START Information shown

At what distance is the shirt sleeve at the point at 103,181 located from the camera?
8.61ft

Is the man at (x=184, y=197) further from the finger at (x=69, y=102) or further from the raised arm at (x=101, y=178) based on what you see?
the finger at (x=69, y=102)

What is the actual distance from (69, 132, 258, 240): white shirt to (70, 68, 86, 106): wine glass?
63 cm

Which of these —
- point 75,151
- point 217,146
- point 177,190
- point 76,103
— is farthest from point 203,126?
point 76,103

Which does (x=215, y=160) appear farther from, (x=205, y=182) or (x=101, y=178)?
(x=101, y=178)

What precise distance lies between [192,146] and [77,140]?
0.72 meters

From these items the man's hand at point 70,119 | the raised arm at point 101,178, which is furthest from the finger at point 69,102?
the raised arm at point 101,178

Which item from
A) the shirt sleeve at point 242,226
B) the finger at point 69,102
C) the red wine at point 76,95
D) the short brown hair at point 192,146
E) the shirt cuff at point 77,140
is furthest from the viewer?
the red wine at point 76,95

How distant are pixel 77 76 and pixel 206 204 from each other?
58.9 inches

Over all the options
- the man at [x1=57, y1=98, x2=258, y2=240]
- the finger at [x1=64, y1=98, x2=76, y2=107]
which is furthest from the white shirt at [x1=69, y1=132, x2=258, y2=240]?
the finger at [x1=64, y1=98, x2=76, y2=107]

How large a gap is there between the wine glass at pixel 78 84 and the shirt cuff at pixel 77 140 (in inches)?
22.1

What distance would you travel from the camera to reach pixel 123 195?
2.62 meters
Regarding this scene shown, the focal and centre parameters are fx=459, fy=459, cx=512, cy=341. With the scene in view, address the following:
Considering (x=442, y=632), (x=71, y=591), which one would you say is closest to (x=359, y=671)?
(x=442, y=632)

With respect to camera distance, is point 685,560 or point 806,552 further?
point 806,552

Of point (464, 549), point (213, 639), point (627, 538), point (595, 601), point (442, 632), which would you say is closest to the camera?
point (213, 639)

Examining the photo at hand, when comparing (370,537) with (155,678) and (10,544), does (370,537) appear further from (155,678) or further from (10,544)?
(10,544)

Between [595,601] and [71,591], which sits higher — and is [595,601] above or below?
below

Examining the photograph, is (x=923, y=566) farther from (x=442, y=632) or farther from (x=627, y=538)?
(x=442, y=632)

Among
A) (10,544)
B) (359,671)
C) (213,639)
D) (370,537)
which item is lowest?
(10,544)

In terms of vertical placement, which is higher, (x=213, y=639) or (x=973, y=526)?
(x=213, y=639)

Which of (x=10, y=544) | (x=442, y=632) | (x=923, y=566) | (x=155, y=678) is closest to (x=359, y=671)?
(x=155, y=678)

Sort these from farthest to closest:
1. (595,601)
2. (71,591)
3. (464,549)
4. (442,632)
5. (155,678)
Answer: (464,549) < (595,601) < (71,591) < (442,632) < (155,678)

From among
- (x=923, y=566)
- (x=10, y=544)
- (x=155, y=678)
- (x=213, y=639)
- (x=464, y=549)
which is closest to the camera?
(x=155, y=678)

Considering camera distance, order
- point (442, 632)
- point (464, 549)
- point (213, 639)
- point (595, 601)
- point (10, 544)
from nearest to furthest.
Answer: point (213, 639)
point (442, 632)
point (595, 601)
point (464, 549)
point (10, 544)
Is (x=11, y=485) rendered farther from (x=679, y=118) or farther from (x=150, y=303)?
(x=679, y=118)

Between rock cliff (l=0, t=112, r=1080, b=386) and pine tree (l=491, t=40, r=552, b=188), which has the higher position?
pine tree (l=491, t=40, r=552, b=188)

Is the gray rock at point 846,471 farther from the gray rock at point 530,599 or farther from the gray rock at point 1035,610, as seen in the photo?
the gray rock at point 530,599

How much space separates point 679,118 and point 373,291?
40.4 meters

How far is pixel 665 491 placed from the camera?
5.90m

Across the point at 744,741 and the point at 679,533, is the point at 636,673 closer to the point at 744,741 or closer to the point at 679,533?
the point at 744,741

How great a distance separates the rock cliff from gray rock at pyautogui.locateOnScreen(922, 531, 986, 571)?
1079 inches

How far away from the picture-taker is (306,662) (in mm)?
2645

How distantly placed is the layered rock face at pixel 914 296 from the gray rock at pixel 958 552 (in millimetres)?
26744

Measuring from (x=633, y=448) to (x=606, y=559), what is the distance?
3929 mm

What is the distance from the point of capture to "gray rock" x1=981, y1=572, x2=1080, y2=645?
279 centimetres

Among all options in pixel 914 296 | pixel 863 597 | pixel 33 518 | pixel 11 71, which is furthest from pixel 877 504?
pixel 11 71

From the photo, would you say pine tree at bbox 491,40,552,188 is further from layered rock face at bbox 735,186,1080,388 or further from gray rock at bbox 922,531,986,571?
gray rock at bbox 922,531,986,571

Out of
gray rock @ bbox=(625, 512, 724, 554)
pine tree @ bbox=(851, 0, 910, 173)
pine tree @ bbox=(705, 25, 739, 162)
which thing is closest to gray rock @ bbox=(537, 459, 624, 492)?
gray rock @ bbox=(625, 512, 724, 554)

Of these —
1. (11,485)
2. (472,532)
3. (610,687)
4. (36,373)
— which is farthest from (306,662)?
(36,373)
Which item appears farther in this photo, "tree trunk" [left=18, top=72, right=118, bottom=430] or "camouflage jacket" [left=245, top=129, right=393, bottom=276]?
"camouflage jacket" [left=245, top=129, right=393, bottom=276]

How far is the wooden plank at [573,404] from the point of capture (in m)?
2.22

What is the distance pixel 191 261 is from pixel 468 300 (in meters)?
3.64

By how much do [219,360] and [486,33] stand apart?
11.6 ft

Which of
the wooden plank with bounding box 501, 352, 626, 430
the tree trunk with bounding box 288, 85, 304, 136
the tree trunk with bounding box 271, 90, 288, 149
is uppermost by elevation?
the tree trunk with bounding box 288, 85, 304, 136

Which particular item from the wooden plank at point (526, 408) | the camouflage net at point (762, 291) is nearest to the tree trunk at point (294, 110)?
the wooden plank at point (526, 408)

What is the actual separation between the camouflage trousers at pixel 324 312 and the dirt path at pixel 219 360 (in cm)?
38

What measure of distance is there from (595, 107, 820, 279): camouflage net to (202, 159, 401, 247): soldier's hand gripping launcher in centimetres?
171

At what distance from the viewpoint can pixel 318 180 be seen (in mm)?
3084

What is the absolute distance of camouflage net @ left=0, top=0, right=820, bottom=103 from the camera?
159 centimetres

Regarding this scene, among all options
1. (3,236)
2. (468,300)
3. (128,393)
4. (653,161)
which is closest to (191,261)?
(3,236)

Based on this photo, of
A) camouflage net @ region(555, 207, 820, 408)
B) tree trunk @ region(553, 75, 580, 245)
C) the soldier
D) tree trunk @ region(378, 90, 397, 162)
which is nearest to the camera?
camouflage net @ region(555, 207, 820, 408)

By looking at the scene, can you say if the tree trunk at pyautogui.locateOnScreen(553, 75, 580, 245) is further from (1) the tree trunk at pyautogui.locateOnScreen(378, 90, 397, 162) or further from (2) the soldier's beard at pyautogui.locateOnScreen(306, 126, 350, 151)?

END Information shown

What the exercise asks:
Reproduce each entry word for word.

The result:
At what distance is the shirt sleeve at the point at 103,181 located from the camera?
8.61ft

Is the man at (x=184, y=197) further from the finger at (x=69, y=102) or further from the raised arm at (x=101, y=178) based on what you see?
the finger at (x=69, y=102)

What is the actual distance from (69, 132, 258, 240): white shirt to (70, 68, 86, 106): wine glass?
63 cm

Which of these —
- point 75,151
- point 217,146
- point 177,190
- point 76,103
— is farthest from point 203,126?
point 76,103

Which does (x=215, y=160) appear farther from, (x=205, y=182) or (x=101, y=178)?
(x=101, y=178)

What precise distance lies between [192,146] and [77,140]?
0.72 meters

From these items the man's hand at point 70,119 | the raised arm at point 101,178, which is furthest from the finger at point 69,102?
the raised arm at point 101,178

Which item from
A) the shirt sleeve at point 242,226
B) the finger at point 69,102
C) the red wine at point 76,95
D) the short brown hair at point 192,146
E) the shirt cuff at point 77,140
is furthest from the viewer?
the red wine at point 76,95

How distant are pixel 77 76 and pixel 206 204 from each other?
58.9 inches

Over all the options
- the man at [x1=57, y1=98, x2=258, y2=240]
- the finger at [x1=64, y1=98, x2=76, y2=107]
which is furthest from the white shirt at [x1=69, y1=132, x2=258, y2=240]?
the finger at [x1=64, y1=98, x2=76, y2=107]

How large a gap is there between the wine glass at pixel 78 84 and the shirt cuff at pixel 77 140 (in inches)?
22.1

What distance would you travel from the camera to reach pixel 123 195?
2.62 meters
Regarding this scene shown, the focal and centre parameters are fx=459, fy=459, cx=512, cy=341. With the scene in view, address the following:
Considering (x=442, y=632), (x=71, y=591), which one would you say is closest to (x=359, y=671)?
(x=442, y=632)

With respect to camera distance, is point 685,560 or point 806,552 further?
point 806,552

Of point (464, 549), point (213, 639), point (627, 538), point (595, 601), point (442, 632), which would you say is closest to the camera?
point (213, 639)

Examining the photo at hand, when comparing (370,537) with (155,678) and (10,544), does (370,537) appear further from (155,678) or further from (10,544)?
(10,544)

Between [595,601] and [71,591], which sits higher — and is [595,601] above or below?
below

Examining the photograph, is (x=923, y=566) farther from (x=442, y=632) or farther from (x=627, y=538)?
(x=442, y=632)

Among
A) (10,544)
B) (359,671)
C) (213,639)
D) (370,537)
which item is lowest?
(10,544)

In terms of vertical placement, which is higher, (x=213, y=639) or (x=973, y=526)?
(x=213, y=639)

Which of (x=10, y=544) | (x=442, y=632) | (x=923, y=566) | (x=155, y=678) is closest to (x=359, y=671)?
(x=155, y=678)

Sort these from farthest to closest:
1. (595,601)
2. (71,591)
3. (464,549)
4. (442,632)
5. (155,678)
Answer: (464,549) < (595,601) < (71,591) < (442,632) < (155,678)

From among
- (x=923, y=566)
- (x=10, y=544)
- (x=155, y=678)
- (x=213, y=639)
- (x=464, y=549)
which is closest to the camera?
(x=155, y=678)

Considering camera distance, order
- point (442, 632)
- point (464, 549)
- point (213, 639)
- point (595, 601)
- point (10, 544)
from nearest to furthest.
Answer: point (213, 639)
point (442, 632)
point (595, 601)
point (464, 549)
point (10, 544)
Is (x=11, y=485) rendered farther from (x=679, y=118) or farther from (x=150, y=303)?
(x=679, y=118)

Between rock cliff (l=0, t=112, r=1080, b=386) and pine tree (l=491, t=40, r=552, b=188), which has the higher position?
pine tree (l=491, t=40, r=552, b=188)

Is the gray rock at point 846,471 farther from the gray rock at point 530,599 or farther from the gray rock at point 1035,610, as seen in the photo?
the gray rock at point 530,599

How much space separates point 679,118 and point 373,291?
40.4 meters

How far is pixel 665 491 placed from the camera?
5.90m

Across the point at 744,741 and the point at 679,533, is the point at 636,673 closer to the point at 744,741 or closer to the point at 679,533?
the point at 744,741

How great a distance separates the rock cliff from gray rock at pyautogui.locateOnScreen(922, 531, 986, 571)?
1079 inches

How far away from the picture-taker is (306,662) (in mm)?
2645

How distantly placed is the layered rock face at pixel 914 296 from the gray rock at pixel 958 552 (in millimetres)?
26744

Measuring from (x=633, y=448) to (x=606, y=559), what is the distance?
3929 mm

What is the distance from the point of capture to "gray rock" x1=981, y1=572, x2=1080, y2=645?
279 centimetres

Among all options in pixel 914 296 | pixel 863 597 | pixel 33 518 | pixel 11 71, which is furthest from pixel 877 504?
pixel 11 71

From the photo, would you say pine tree at bbox 491,40,552,188 is further from layered rock face at bbox 735,186,1080,388 or further from gray rock at bbox 922,531,986,571?
gray rock at bbox 922,531,986,571

Out of
gray rock @ bbox=(625, 512, 724, 554)
pine tree @ bbox=(851, 0, 910, 173)
pine tree @ bbox=(705, 25, 739, 162)
which thing is closest to gray rock @ bbox=(537, 459, 624, 492)?
gray rock @ bbox=(625, 512, 724, 554)

Of these —
1. (11,485)
2. (472,532)
3. (610,687)
4. (36,373)
— which is farthest from (306,662)?
(36,373)
Which item appears farther in this photo, "tree trunk" [left=18, top=72, right=118, bottom=430] or "camouflage jacket" [left=245, top=129, right=393, bottom=276]?
"camouflage jacket" [left=245, top=129, right=393, bottom=276]

How far is the wooden plank at [573,404] from the point of capture (in m)?
2.22

What is the distance pixel 191 261 is from pixel 468 300 (in meters)?
3.64

By how much do [219,360] and [486,33] stand apart?
11.6 ft

Which of
the wooden plank with bounding box 501, 352, 626, 430
the tree trunk with bounding box 288, 85, 304, 136
the tree trunk with bounding box 271, 90, 288, 149
is uppermost by elevation?
the tree trunk with bounding box 288, 85, 304, 136

Which particular item from the wooden plank at point (526, 408) | the camouflage net at point (762, 291) is nearest to the tree trunk at point (294, 110)?
the wooden plank at point (526, 408)

What is the actual separation between the camouflage trousers at pixel 324 312 and the dirt path at pixel 219 360 (in cm)?
38

What measure of distance is there from (595, 107, 820, 279): camouflage net to (202, 159, 401, 247): soldier's hand gripping launcher in centimetres?
171

At what distance from the viewpoint can pixel 318 180 be seen (in mm)?
3084

What is the absolute distance of camouflage net @ left=0, top=0, right=820, bottom=103 from the camera?
159 centimetres

Regarding this scene, among all options
1. (3,236)
2. (468,300)
3. (128,393)
4. (653,161)
which is closest to (191,261)?
(3,236)

Based on this photo, of
A) camouflage net @ region(555, 207, 820, 408)
B) tree trunk @ region(553, 75, 580, 245)
C) the soldier
D) tree trunk @ region(378, 90, 397, 162)
which is nearest to the camera?
camouflage net @ region(555, 207, 820, 408)

By looking at the scene, can you say if the tree trunk at pyautogui.locateOnScreen(553, 75, 580, 245) is further from (1) the tree trunk at pyautogui.locateOnScreen(378, 90, 397, 162) or further from (2) the soldier's beard at pyautogui.locateOnScreen(306, 126, 350, 151)?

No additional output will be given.